### 本文

最終的に両親は自分たちでは息子の行動をどうすることもできなくなり、困り果てて佐野さんに相談したのだという。佐野さんが相談を受けた時点で、息子がゲームにつぎこんだお金は、550万円にのぼっていた。

子ども自身も罪悪感を抱いている

佐野さんによると、親がゲーム依存の子どもから端末を取り上げる、ゲームができないようにとWi-Fiを切ってしまうなどはよくある対応だという。愛子さんも、息子をゲーム依存から脱却させるために、ネットに制限をかけようとした。しかし、そうした親の行動は逆効果になることが多いという。

「ゲームに対する執着をいっそう強くしてしまうだけ。自分の心の拠り所であるゲームを取り上げられた子どもは、強く反発し、逆上します。家庭内暴力に発展するケースも少なくありません」(佐野さん)

大事なのは、規則正しい生活、日常の生活サイクルと食事を正常に戻すこと。そのためには、生活のルーティンを決めて、継続することだという。

「昼間は頭や体をしっかり動かし、夜はたっぷり睡眠をとる。それだけで、本来のその子のいきいきとした姿がよみがえってくるのです」(同)

佐野さんによると、ゲーム依存の状態に陥った子どもの心の中にあるのは、決して「ゲームをやりたい」という気持ちだけではないそうだ。

「子どもたち自身も『このままではダメだ』と思っています。親からお金を巻き上げたり暴力をふるったりする子どもでも、罪悪感は必ず持っている。まるで、『鬼滅の刃』の鬼になりきれない禰豆子のようです。たとえば、僕が訪問すると迷惑そうな顔はするけれど、接しているとどこか『きっかけ待ちだったんだな』とも感じます」

現在愛子さんの息子は、佐野さんが塾長を務める全寮制のフリースクールで、集団生活を送りながら更生を目指している。寮では35名の子どもたちが寝食を共にし、勉強や運動、ボランティアなどの活動を行う。

######
### データ行

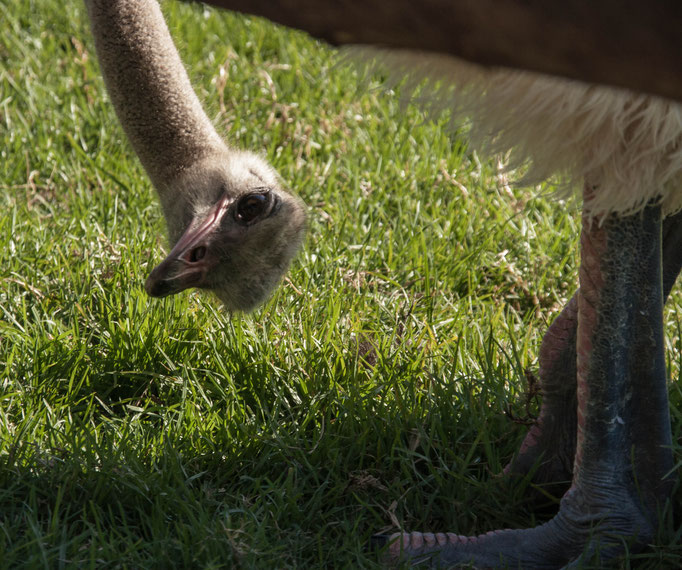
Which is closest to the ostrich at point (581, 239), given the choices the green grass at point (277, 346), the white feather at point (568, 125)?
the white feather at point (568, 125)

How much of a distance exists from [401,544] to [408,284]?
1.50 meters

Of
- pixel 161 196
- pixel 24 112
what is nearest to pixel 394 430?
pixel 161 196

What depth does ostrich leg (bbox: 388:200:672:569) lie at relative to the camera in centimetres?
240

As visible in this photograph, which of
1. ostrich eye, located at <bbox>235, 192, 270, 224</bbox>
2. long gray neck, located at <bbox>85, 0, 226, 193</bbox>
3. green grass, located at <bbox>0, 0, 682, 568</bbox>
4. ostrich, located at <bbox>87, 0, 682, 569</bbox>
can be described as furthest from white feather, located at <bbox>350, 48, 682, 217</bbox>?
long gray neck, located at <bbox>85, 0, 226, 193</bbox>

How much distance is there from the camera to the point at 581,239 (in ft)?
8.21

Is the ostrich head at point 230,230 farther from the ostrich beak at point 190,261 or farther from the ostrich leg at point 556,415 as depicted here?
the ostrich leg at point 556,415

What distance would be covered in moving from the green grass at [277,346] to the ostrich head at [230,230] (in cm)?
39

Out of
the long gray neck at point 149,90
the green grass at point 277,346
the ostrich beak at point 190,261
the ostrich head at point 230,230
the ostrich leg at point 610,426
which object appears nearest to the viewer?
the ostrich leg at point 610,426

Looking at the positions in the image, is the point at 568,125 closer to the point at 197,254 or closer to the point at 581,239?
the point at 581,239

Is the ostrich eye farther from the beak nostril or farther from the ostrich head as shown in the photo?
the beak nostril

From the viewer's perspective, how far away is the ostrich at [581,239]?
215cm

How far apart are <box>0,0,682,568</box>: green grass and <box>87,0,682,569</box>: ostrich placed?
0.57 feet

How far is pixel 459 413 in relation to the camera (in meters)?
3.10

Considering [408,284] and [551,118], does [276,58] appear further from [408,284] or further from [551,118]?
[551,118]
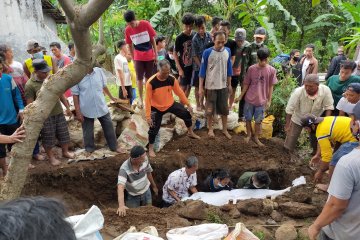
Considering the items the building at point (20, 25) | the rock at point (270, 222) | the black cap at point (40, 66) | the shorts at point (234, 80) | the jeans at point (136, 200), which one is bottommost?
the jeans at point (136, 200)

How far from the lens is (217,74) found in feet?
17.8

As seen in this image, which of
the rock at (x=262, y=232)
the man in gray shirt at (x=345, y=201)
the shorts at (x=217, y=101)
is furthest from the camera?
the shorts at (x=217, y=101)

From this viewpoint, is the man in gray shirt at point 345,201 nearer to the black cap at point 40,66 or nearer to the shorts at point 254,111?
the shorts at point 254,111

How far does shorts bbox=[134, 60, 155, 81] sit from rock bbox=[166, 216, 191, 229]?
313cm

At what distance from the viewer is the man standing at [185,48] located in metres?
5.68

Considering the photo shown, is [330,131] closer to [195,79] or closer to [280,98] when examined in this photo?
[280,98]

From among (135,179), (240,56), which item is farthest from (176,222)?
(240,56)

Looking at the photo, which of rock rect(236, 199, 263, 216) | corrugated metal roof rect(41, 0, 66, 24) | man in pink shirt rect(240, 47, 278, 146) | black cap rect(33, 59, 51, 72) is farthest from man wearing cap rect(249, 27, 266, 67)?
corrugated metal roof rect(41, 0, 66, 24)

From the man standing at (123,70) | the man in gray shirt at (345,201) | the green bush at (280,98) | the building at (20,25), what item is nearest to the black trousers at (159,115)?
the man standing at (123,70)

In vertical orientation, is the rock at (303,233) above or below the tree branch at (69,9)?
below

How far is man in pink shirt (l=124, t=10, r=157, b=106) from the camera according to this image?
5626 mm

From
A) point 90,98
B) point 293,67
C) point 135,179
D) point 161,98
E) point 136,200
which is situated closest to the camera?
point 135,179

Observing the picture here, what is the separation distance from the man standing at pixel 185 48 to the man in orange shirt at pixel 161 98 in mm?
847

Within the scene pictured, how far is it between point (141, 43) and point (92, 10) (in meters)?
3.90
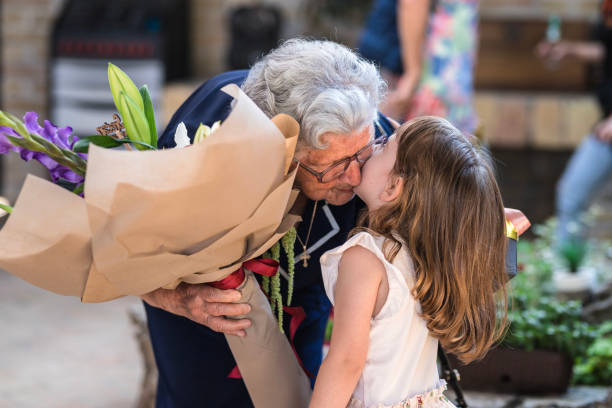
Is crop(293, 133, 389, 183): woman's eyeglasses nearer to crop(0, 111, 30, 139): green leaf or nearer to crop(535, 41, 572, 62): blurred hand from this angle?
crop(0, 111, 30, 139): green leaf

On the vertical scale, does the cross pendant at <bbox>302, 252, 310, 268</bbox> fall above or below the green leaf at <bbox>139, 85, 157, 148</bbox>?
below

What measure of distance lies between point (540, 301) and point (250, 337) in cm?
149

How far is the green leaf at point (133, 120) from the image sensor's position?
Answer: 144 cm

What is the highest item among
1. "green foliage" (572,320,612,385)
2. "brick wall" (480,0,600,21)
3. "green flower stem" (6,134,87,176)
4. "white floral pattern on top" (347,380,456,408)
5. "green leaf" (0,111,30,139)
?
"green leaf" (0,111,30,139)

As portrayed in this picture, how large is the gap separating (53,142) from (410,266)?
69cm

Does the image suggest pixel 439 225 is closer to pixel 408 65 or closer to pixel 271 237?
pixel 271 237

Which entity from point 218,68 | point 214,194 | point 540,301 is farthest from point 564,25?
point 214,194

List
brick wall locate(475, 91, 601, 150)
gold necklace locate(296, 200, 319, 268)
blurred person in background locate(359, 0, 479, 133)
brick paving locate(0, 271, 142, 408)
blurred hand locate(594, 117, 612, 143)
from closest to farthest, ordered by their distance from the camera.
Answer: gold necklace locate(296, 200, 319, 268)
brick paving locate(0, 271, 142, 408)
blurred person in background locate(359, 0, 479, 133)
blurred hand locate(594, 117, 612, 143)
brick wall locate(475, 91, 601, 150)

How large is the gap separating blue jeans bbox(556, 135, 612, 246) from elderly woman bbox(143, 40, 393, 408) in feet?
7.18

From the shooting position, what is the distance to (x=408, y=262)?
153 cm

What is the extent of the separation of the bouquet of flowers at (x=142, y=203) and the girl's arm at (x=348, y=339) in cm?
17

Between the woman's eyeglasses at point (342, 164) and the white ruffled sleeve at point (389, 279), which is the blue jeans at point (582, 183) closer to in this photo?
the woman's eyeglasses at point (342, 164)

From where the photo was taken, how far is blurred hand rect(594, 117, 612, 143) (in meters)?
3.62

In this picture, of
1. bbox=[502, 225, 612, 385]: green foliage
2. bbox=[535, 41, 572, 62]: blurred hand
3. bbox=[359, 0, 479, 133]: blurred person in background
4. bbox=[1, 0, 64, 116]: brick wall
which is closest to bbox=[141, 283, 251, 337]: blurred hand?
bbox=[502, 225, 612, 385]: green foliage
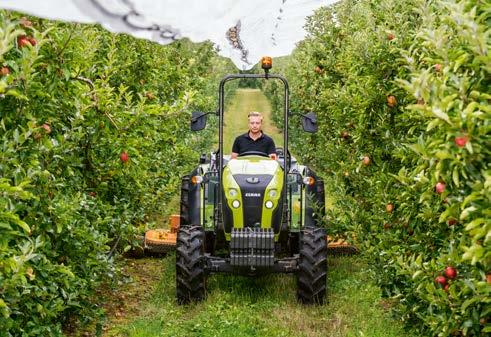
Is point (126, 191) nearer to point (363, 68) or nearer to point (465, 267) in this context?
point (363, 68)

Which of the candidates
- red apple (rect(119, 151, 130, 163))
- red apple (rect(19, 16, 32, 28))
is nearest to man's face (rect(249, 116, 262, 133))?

######

作業の指示 ::
1. 本文で、寮の子どもたちが行う活動として挙げられているものをすべて書き出してください。
2. 本文から、「子ども自身も罪悪感を抱いている」で始まり「みがえってくるのです」(同)」まで続く部分を、一字も変えずに抜き出してください。
答えるときは本文だけを根拠にしてください。

解答一覧 ::
1. 勉強、運動、ボランティア

2.
子ども自身も罪悪感を抱いている

佐野さんによると、親がゲーム依存の子どもから端末を取り上げる、ゲームができないようにとWi-Fiを切ってしまうなどはよくある対応だという。愛子さんも、息子をゲーム依存から脱却させるために、ネットに制限をかけようとした。しかし、そうした親の行動は逆効果になることが多いという。

「ゲームに対する執着をいっそう強くしてしまうだけ。自分の心の拠り所であるゲームを取り上げられた子どもは、強く反発し、逆上します。家庭内暴力に発展するケースも少なくありません」(佐野さん)

大事なのは、規則正しい生活、日常の生活サイクルと食事を正常に戻すこと。そのためには、生活のルーティンを決めて、継続することだという。

「昼間は頭や体をしっかり動かし、夜はたっぷり睡眠をとる。それだけで、本来のその子のいきいきとした姿がよみがえってくるのです」(同)